- **Problem details**
Write the next part of the tutorial below on streaming database changes with Debezium and Apache Kafka, starting right after its final sentence.

- **Selected extract**
· · · ·
Capturing and Streaming Database Changes with Debezium and Apache Kafka (Part 2) – Example

The first part of the series presented the technical options that can be used to capture changes in databases, and how the Debezium tool can be used in combination with the Apache Kafka platform to stream such change events and provide them to other applications.

We are now going to develop, step by step, a small prototype that demonstrates the operating principle of Debezium. The architecture is structured as follows: There is a database with a single table labeled CdcDemo on a local instance of an SQL server. This table only contains a small number of datasets. We now install one instance each of Apache Kafka and Kafka Connect. Later, a topic for change events will be created in the Kafka instance, while Kafka Connect contains the SQL Server connector of Debezium. In the end, the change data from the topic will be read by two applications and displayed on the console in a simplified form. We use two consumers to show that the messages from Debezium can also be processed in parallel.

Architecture of the prototype
Figure 1: Architecture of the prototype

Preparing the SQL Server

First of all, we have to lay the foundations for a demonstration of the change data capture, i.e. we have to create a small database. For this purpose, we use the following command to create a table in a database in a local SQL Server instance:

CREATE TABLE CdcDemo (
	Id INT PRIMARY KEY,
	Surname VARCHAR(50) NULL,
	Forename VARCHAR(50) NULL
)

We can now add any number of datasets to the table. In the example, they are the names of famous writers.

IdSurnameForename
101LindgrenAstrid
102KingStephen
103KästnerErich

Next, we have to make the preparations that are specific to the Debezium connector. In the case of the SQL Server, this means that both the database and the table have to be activated for the change data capture. This is done by executing the following two system procedures:

EXEC sys.sp_cdc_enable_db

EXEC sys.sp_cdc_enable_table
	@source_schema = N’dbo’,
	@source_name = N’CdcDemo’,
	@role_name = N’CdcRole’

In the present example, dbo is the schema of the table labeled CdcDemo. The change data are accessed by way of the role CdcRole.

Setting up Kafka and Debezium

When the preparations in the SQL Server have been completed, we can set up the infrastructure required for Debezium. It is advisable to first check that a current version of Java Runtime is installed.

We can now download the Apache Kafka software from the official download site and unzip it to whichever folder we want. Installation is not required. Then, we have to download the SQL Server connector of Debezium and unzip it to a folder as well.

Once Apache Kafka and Debezium have successfully been downloaded, we can create a new configuration for the connector by means of a Java properties file:

name=srcsys1-connector
connector.class=io.debezium.connector.sqlserver.SqlServerConnector
database.hostname=123.123.123.123
database.port=1433
database.user=cdc-demo-user
database.password=cdc-demo-password
database.dbname=cdc-demo-db
database.server.name=srcsys1
table.whitelist=dbo.CdcDemo
database.history.kafka.bootstrap.servers=localhost:9092
database.history.kafka.topic=dbhistory.srcsys1

The connector.class setting is of particular importance. It tells Kafka Connect which of the downloaded, executable connectors is to be used. The class names of the Debezium connectors can be found in the respective documentation. Furthermore, database.server.name determines the logical name that Debezium uses for the database. This is important for the designation of the topic in Kafka later. By means of the table.whitelist configuration, we can specify all the tables that the Debezium connectors are expected to monitor. All the other parameters are explained in the Debezium documentation.
· · · ·
(Questions on scene geometry)
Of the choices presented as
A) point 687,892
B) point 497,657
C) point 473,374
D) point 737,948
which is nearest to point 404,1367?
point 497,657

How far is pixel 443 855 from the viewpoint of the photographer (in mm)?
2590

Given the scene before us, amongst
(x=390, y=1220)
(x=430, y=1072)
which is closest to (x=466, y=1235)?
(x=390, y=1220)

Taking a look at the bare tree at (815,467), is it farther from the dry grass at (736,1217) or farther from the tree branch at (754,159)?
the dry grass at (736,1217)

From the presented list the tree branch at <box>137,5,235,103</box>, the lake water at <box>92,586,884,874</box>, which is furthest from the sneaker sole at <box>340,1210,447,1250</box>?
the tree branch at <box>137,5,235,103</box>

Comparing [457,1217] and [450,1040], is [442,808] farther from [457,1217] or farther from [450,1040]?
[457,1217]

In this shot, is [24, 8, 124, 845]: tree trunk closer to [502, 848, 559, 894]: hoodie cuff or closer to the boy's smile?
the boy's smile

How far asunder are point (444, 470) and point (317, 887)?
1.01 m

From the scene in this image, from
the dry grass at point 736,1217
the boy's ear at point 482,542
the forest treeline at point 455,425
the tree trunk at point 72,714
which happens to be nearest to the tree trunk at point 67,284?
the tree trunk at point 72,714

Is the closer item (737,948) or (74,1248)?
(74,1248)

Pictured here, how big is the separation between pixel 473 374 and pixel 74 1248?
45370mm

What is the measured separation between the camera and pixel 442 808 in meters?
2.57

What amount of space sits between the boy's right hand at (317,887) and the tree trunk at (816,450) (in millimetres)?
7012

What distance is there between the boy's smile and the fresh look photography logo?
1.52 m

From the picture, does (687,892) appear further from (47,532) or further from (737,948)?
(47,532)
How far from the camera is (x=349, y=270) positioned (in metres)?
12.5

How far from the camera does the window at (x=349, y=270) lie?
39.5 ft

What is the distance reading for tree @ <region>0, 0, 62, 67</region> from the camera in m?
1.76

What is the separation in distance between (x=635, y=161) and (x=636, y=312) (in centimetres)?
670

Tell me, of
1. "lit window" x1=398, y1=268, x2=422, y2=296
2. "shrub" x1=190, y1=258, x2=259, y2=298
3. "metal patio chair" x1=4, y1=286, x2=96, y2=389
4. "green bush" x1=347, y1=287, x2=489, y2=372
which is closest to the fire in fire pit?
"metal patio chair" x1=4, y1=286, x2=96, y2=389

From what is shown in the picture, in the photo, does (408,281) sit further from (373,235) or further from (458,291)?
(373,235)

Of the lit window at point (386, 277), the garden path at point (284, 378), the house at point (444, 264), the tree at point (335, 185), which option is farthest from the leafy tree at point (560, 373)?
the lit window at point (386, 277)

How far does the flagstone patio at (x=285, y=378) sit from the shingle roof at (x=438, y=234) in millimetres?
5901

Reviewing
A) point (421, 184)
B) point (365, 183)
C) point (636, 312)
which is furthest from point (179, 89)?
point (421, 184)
· · · ·
- **Task answer**
Next, we have to adapt the configuration file of Kafka Connect, which is located in the config folder of the Kafka installation. Since we only need one instance for the present example, we have to use the fileconnect-standalone.properties. In principle, we can keep the default settings in this case. We only have to indicate the path to the downloaded Debezium connector for the plugin.path property. Please note: This does not mean the path to the JAR files, but to the folder above them in the hierarchy, because Kafka Connect can also simultaneously execute several connectors located in this folder.

For Apache Kafka itself, a small modification in the configuration file server.properties is useful. As two consumers are supposed to process the Debezium message in the end, it is expedient to increase the number of partitions for a topic to two. This way, the change events are written either to the first or the second partition. Each partition is then allocated to a consumer, ensuring that the messages are processed in parallel, but not twice. To implement this, we enter the number 2 in the num.partitions parameter.

Now that all the components involved have been configured, we can start the instances. Following the correct sequence is important.

$ ./bin/zookeeper-server-start.sh config/zookeeper.properties
$ ./bin/kafka-server-start.sh config/server.properties
$ ./bin/connect-standalone.sh config/connect-standalone.
	properties <path_to_debezium_config>

Firstly, we start ZooKeeper, which is responsible for the management of the Kafka instances. Then, a Kafka server is executed and registers with ZooKeeper. Lastly, we start Kafka Connect together with the Debezium connector.

Implementing a consumer

The infrastructure for Debezium is now complete. All we need is a consumer that can process the messages from Kafka. As an example, we program a .NET Core console application using the Confluent.Kafka library, based on the introductory example of the library on GitHub. In addition, there is another method to briefly and succinctly present the JSON messages read from Kafka.

using Confluent.Kafka;
using Newtonsoft.Json.Linq;
using System;
using System.Threading;

namespace StreamKafka
{
    class Program
    {
        static void Main(string[] args)
        {
            var config = new ConsumerConfig
            {
                GroupId = "streamer-group",
                BootstrapServers = "localhost:9092",
                AutoOffsetReset = AutoOffsetReset.Earliest,
            };

            using (var consumer = new ConsumerBuilder<Ignore, string>(config).Build())
            {
                consumer.Subscribe("srcsys1.dbo.CdcDemo");

                CancellationTokenSource cts = new CancellationTokenSource();
                Console.CancelKeyPress += (_, e) =>
                {
                    e.Cancel = true;
                    cts.Cancel();
                };

                try
                {
                    while (true)
                    {
                        try
                        {
                            var consumeResult = consumer.Consume(cts.Token);

                            if (consumeResult.Message.Value != null)
                                Console.WriteLine($"[{consumeResult.TopicPartitionOffset}]  " + ProcessMessage(consumeResult.Message.Value));
                        }
                        catch (ConsumeException e)
                        {
                            Console.WriteLine($"Error occured: {e.Error.Reason}");
                        }
                    }
                }
                catch (OperationCanceledException)
                {
                    consumer.Close();
                }
            }


        }

        static string ProcessMessage(string jsonString)
        {
            var jsonObject = JObject.Parse(jsonString);
            var payload = jsonObject["payload"];

            string returnString = "";

            char operation = payload["op"].ToString()[0];

            switch (operation)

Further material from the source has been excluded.